THE TASK: Print the portion of the records that starts with the line containing "Looking at this image, which of" and continues through the end of the records, both ends included, with every line copied as it stands.

PROVIDED INFORMATION:
• • • • • • •

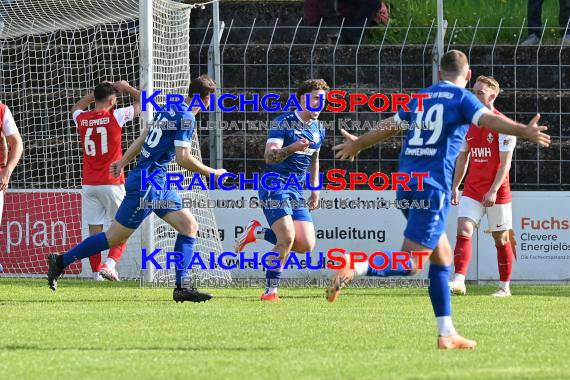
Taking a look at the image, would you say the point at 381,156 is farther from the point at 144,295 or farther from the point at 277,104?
the point at 144,295

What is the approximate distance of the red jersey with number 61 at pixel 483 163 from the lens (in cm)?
1291

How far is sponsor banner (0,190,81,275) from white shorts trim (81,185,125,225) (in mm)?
598

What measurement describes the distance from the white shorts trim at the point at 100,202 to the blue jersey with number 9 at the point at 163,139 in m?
3.43

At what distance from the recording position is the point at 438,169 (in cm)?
832

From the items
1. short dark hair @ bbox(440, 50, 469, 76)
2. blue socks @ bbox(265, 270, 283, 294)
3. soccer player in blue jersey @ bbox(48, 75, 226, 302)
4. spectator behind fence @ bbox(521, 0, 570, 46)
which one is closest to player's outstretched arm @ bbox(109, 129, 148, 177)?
soccer player in blue jersey @ bbox(48, 75, 226, 302)

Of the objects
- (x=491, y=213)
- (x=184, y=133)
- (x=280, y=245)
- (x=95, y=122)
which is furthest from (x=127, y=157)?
(x=491, y=213)

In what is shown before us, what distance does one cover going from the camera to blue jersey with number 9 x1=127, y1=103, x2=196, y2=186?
36.6 feet

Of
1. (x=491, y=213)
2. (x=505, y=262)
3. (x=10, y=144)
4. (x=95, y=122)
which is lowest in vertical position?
(x=505, y=262)

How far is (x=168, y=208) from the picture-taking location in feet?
37.2

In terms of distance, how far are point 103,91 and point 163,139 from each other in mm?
3178

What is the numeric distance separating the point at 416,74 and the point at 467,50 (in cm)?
95

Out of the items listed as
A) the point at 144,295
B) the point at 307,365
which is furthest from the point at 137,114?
the point at 307,365

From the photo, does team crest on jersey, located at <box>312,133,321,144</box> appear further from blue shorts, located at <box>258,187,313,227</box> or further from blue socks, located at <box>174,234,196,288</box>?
blue socks, located at <box>174,234,196,288</box>

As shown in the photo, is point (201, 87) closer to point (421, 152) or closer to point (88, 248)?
point (88, 248)
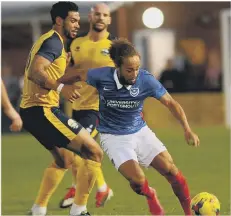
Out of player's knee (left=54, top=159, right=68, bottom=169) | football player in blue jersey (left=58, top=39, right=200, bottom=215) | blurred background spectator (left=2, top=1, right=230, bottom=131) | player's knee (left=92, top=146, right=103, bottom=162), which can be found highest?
football player in blue jersey (left=58, top=39, right=200, bottom=215)

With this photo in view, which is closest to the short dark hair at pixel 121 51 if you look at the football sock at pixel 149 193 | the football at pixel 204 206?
the football sock at pixel 149 193

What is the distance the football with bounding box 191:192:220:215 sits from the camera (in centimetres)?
912

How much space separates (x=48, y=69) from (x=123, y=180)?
4739mm

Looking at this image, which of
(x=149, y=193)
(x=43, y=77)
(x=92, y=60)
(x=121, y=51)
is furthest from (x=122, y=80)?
(x=92, y=60)

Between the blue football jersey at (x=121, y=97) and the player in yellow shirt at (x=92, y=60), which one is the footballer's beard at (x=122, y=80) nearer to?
the blue football jersey at (x=121, y=97)

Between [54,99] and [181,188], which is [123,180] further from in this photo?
[181,188]

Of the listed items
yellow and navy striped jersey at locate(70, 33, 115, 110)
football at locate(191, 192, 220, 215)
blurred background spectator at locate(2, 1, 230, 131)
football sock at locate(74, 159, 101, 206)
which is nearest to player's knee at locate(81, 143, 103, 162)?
football sock at locate(74, 159, 101, 206)

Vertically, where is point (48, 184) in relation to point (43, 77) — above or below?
below

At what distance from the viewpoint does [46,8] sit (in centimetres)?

• • • • • • •

ANSWER TO THE TASK:
Looking at this image, which of
(x=149, y=193)
(x=43, y=77)
(x=92, y=60)
(x=121, y=51)
is furthest from (x=122, y=80)?
(x=92, y=60)

Between the blue football jersey at (x=121, y=97) and the player in yellow shirt at (x=92, y=60), which one is the footballer's beard at (x=122, y=80) nearer to?
the blue football jersey at (x=121, y=97)

Between [54,99] and [181,188], which is [123,180] further from in this photo?
[181,188]

Of the listed items
yellow and navy striped jersey at locate(70, 33, 115, 110)
football at locate(191, 192, 220, 215)
blurred background spectator at locate(2, 1, 230, 131)
football sock at locate(74, 159, 101, 206)
which is nearest to player's knee at locate(81, 143, 103, 162)?
football sock at locate(74, 159, 101, 206)

Vertically, where is point (48, 184) in relation to point (43, 77) — above or below?
below

At what distance from the viewpoint does [46,8] sit (in centimetres)?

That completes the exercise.